Трусы и п…ры. Твой конек.
1993
– Наша задача – контроль дорог. (Дорогой контроль, пошутил бы я, но меня не спрашивают сегодня). Для этого первые полбригады тяжелой техникой встанут тут. – Лева рисует на карте красным контур брошенного села, получается знак наподобие червы, и ударные бубны вот здесь и здесь. В бой не втягиваться, пока они не выдвинутся досюда, тогда им останется только так – он прочертил черной ручкой стрелку и дважды жирно ее обвел, я и думать бросил про схему боя, которому завтра к полудню быть, настолько странной была картинка – пика, глядевшая в черву сердца, не хватало только трефовых крестов, не спешите, милые, не спешите, скоро вырастут на гробах.
Лева кончил вещать и сел.

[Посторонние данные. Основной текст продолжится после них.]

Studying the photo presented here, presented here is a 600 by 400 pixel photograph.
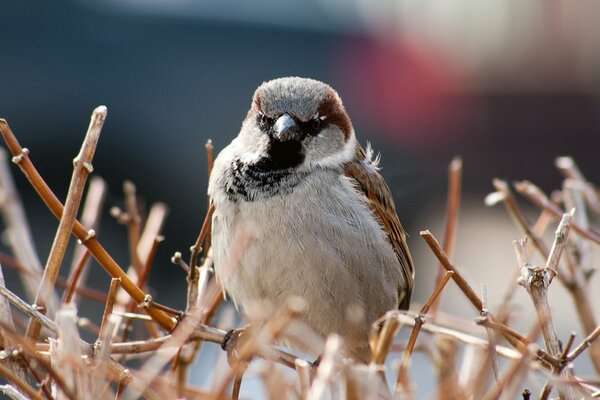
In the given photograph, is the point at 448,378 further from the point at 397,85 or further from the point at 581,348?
the point at 397,85

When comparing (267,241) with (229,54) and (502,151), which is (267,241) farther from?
(502,151)

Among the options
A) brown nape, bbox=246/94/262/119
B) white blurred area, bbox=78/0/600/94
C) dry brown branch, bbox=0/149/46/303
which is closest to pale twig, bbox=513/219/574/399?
dry brown branch, bbox=0/149/46/303

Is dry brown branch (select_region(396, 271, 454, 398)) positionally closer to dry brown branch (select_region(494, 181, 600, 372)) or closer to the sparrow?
dry brown branch (select_region(494, 181, 600, 372))

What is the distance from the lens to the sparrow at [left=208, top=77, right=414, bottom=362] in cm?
183

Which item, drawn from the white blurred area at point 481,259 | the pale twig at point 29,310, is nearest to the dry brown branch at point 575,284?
the pale twig at point 29,310

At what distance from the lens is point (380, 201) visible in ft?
6.82

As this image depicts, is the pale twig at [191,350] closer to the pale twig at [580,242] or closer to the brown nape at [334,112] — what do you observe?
the pale twig at [580,242]

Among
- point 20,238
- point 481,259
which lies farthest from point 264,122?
point 481,259

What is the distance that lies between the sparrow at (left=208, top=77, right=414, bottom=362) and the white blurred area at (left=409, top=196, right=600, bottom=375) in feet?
6.80

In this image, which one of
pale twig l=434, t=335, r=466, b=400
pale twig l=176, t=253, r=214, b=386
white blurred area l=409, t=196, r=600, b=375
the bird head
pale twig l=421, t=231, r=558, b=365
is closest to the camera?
pale twig l=434, t=335, r=466, b=400

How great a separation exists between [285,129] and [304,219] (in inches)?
7.9

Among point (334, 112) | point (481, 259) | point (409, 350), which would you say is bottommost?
point (481, 259)

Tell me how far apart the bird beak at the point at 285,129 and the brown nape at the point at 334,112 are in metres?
0.08

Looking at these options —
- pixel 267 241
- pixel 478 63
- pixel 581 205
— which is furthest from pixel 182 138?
pixel 581 205
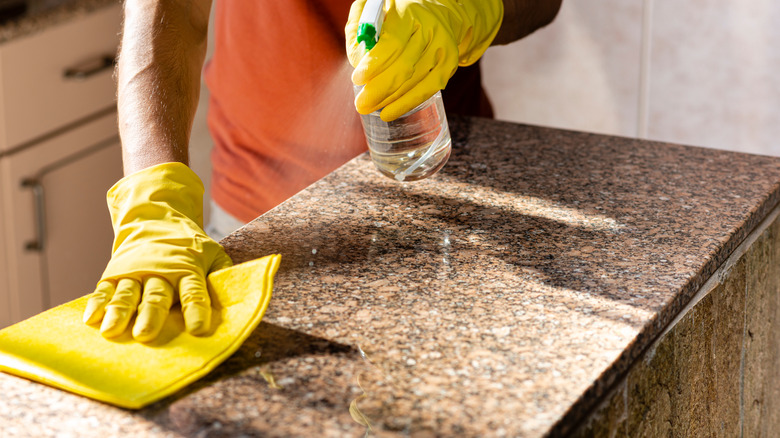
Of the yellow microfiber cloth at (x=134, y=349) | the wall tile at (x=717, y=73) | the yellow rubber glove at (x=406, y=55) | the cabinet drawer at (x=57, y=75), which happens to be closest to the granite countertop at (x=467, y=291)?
the yellow microfiber cloth at (x=134, y=349)

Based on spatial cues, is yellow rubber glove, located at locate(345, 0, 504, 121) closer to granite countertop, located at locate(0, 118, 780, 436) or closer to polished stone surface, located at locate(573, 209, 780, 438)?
granite countertop, located at locate(0, 118, 780, 436)

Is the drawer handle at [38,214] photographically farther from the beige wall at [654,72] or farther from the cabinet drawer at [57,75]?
the beige wall at [654,72]

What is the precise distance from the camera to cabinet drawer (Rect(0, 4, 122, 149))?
182 centimetres

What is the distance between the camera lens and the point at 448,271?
83 cm

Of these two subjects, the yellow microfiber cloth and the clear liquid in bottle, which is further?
the clear liquid in bottle

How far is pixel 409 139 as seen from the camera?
0.99 meters

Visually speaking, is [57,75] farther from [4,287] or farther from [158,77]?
[158,77]

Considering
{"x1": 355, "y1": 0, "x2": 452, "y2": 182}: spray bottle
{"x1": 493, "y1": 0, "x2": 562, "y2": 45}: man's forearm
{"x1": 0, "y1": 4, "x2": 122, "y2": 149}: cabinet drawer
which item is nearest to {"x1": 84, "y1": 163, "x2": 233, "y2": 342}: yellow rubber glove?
{"x1": 355, "y1": 0, "x2": 452, "y2": 182}: spray bottle

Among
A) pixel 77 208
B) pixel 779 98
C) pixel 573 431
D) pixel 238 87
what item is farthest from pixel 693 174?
pixel 77 208

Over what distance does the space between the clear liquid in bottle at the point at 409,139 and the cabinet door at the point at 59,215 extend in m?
1.20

Здание сельсовета, превращенное местной братвою в “штап” пропускало с улицы жар июня, но не выпускало обратно дым, а весь этот полувоенный сброд палил по-лагерному, в ладонь, и сплевывал, не разжимая зубы на подсолнечный жмых предыдущих встреч, так что чад стоял – дезертиров вешай, волонтеров да эмиссаров режь. Время от времени кто-нибудь заходился туберкулезным кашлем, завезенным с севера даром тюрем, добром бараков, клеймом казарм.